Closed-form formulas for calculating the max–min ranks of a triple matrix product composed by generalized inverses

In matrix theory and its applications, people often meet with various matrix expressions or matrix equalities that involve inverses of nonsingular matrices or generalized inverses of singular matrices. One of the fundamental research problems about these matrix expressions is to determine their singularity and nonsingularity, or alternatively, to determine upper and lower bounds of the ranks of the matrix expressions. Matrix rank formulas were introduced in the development of generalized inverse theory in 1970s, and many fundamental closed-form formulas for calculating ranks of matrices and their generalized inverses were established. In this paper, we consider the problem of determining the maximum and minimum ranks of a triple matrix product \(P^{(i,\ldots ,j)}NQ^{(i,\ldots ,j)}\), where P, Q, and N are given matrices, \(P^{(i,\ldots ,j)}\) and \(Q^{(i,\ldots ,j)}\) are \(\{i,\ldots , j\}\)-generalized inverses of P and Q, respectively.
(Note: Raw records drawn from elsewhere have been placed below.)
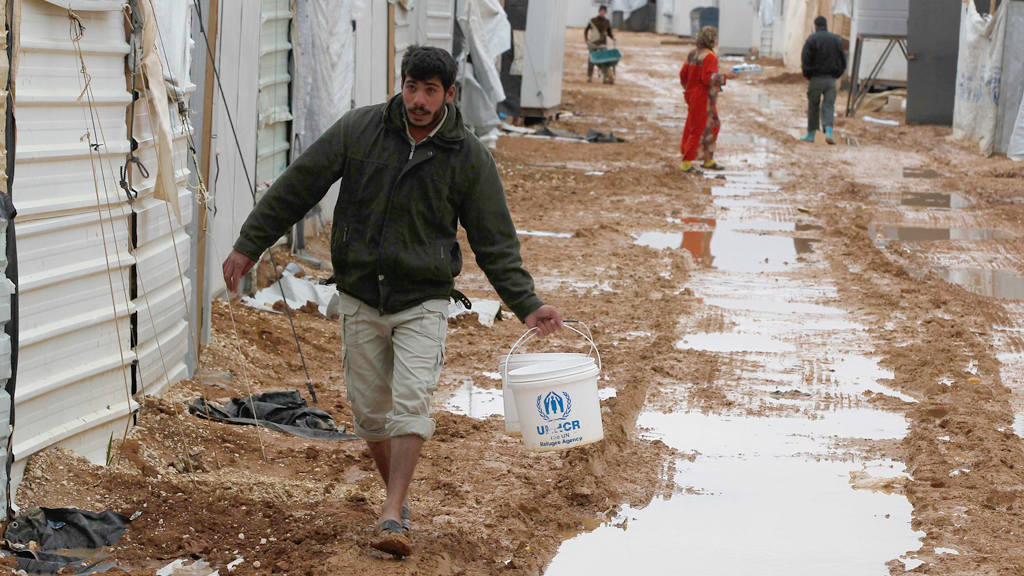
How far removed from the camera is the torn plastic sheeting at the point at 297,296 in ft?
26.3

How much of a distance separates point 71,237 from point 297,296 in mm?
3734

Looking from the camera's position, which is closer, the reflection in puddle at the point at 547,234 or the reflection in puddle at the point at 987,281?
the reflection in puddle at the point at 987,281

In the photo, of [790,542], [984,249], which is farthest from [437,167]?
[984,249]

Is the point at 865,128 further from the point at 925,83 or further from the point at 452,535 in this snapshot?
the point at 452,535

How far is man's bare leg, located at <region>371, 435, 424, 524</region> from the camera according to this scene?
13.1ft

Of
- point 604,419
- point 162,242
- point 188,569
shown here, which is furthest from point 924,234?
point 188,569

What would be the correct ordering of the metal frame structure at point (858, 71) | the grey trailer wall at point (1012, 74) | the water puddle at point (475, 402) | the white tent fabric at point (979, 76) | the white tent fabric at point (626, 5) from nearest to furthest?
the water puddle at point (475, 402) < the grey trailer wall at point (1012, 74) < the white tent fabric at point (979, 76) < the metal frame structure at point (858, 71) < the white tent fabric at point (626, 5)

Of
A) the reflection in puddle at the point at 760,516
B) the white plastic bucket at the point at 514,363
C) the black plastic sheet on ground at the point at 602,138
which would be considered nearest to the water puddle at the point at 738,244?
the reflection in puddle at the point at 760,516

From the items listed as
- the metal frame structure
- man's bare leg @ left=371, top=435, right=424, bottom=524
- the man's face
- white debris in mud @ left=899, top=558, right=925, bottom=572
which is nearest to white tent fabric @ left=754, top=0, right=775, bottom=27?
the metal frame structure

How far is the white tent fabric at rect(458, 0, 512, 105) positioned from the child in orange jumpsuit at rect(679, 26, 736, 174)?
9.97 ft

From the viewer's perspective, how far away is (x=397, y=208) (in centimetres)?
404

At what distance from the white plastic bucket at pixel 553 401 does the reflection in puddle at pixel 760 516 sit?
45 centimetres

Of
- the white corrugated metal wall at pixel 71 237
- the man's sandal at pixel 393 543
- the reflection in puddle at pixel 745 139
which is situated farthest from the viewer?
the reflection in puddle at pixel 745 139

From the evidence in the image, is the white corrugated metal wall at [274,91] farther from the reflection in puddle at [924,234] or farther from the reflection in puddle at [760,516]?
the reflection in puddle at [924,234]
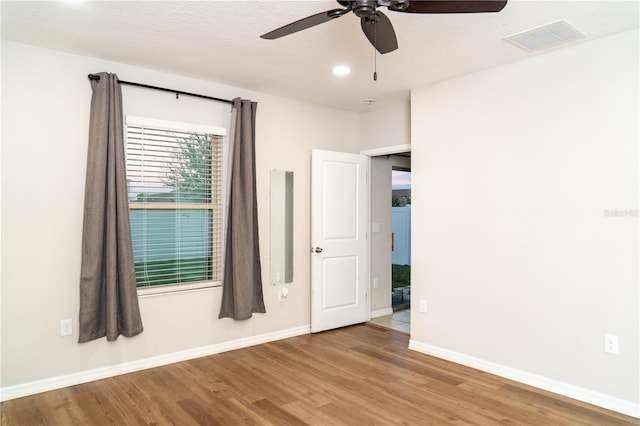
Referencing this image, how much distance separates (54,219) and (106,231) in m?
0.38

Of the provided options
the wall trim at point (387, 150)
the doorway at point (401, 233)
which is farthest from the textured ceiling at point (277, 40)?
the doorway at point (401, 233)

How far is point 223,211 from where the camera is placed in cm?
419

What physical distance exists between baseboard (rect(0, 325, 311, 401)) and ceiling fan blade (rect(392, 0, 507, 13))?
340cm

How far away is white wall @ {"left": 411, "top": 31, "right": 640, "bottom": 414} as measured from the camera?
2951 mm

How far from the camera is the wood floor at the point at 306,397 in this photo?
2781 millimetres

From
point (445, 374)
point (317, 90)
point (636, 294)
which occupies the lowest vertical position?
point (445, 374)

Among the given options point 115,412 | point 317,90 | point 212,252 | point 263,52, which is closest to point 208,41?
point 263,52

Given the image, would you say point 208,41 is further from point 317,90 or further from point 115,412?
point 115,412

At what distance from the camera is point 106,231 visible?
11.3 feet

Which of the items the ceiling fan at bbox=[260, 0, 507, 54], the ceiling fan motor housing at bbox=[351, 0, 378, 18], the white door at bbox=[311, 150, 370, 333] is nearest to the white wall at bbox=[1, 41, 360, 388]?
the white door at bbox=[311, 150, 370, 333]

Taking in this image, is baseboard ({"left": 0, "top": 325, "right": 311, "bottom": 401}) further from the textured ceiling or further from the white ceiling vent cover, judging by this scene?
the white ceiling vent cover

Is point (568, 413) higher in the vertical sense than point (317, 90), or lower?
lower

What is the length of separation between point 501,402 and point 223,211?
2899 millimetres

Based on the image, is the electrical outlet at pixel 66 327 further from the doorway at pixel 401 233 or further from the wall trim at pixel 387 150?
the doorway at pixel 401 233
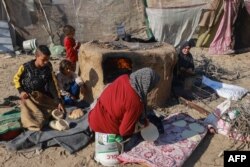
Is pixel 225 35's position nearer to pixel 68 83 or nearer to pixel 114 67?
pixel 114 67

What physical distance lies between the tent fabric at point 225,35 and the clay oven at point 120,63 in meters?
4.00

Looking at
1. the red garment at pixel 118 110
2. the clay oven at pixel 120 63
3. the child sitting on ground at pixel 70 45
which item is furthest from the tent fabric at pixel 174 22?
the red garment at pixel 118 110

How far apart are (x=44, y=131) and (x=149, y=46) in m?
2.40

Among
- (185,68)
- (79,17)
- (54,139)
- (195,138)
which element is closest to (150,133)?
(195,138)

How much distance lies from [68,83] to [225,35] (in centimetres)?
548

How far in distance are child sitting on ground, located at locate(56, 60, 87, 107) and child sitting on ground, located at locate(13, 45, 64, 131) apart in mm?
608

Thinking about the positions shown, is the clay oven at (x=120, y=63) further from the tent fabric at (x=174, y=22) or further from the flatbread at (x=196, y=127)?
the tent fabric at (x=174, y=22)

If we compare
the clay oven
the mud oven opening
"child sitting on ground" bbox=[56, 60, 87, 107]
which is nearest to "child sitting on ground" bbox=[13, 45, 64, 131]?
"child sitting on ground" bbox=[56, 60, 87, 107]

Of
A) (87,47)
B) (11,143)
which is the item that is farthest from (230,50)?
(11,143)

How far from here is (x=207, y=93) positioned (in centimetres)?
731

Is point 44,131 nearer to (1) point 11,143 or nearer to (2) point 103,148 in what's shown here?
(1) point 11,143

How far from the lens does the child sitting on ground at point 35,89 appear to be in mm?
5375

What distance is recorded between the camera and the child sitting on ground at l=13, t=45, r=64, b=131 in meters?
5.38

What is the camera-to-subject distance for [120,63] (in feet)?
21.1
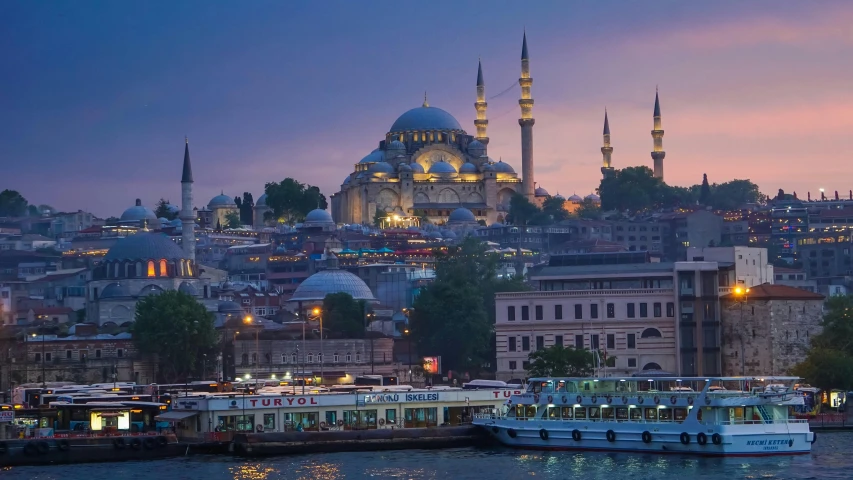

We first rewrite the product as certain linear or nonlinear matrix-valued function with one or more variable matrices. We then establish a family of closed-form formulas for calculating the maximum and minimum ranks of \(P^{(i,\ldots ,j)}NQ^{(i,\ldots ,j)}\) with respect to \(\{i,\ldots , j\}\)-inverses of P and Q, respectively. Some applications of these max–min rank formulas are also discussed.